Book: They Were Pilgrims

Book: They Were Pilgrims

It’s been a while since I finished reading a book – I’ve been doing a lot more skimming of different books (or starting books), and trying to learn Hebrew vocabulary, so this feels like an achievement of sorts. This book is a collection of 4 biographies of Christians who lived in the 1700s and 1800s, none of whom lived beyond 31.

David Brainerd (1718-1747), Henry Martyn (1781-1812), Robert Murray McCheyne (1813-1843), and Ion Grant Neville Keith-Falconer (1856-1887) were all remarkable in the scholarship, and their various life achievements, but also in their passion to go to remote peoples and share the Christian gospel with them.

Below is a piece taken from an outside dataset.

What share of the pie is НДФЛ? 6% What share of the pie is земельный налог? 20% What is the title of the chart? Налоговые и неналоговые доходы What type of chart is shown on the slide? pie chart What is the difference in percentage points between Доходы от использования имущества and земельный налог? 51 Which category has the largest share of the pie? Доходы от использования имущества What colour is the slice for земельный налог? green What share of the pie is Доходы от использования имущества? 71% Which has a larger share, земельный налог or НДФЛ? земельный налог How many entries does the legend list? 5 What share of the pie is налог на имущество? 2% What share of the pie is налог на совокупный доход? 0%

What do I gain by reading these biographies of people who I’ve already out-lived? On the one hand, a sense of terrible inadequacy. What have I done with my life, really, when by their ages, they’d gone and done amazing things in unreached parts of the world? The person who loaned me the book had a more comforting perspective. Do the most you can with what you’ve been given, knowing that God will raise up people who will accomplish these things as He needs them.

If you’re not a believer, what might you get from this book? A sense of the way the world was in a bygone age, where travel was far more life-threatening, where people – even those weighed down with illness – could summon up the courage to follow their dreams. And perhaps a sense of a passionate faith that you might not get the chance to see very often these days.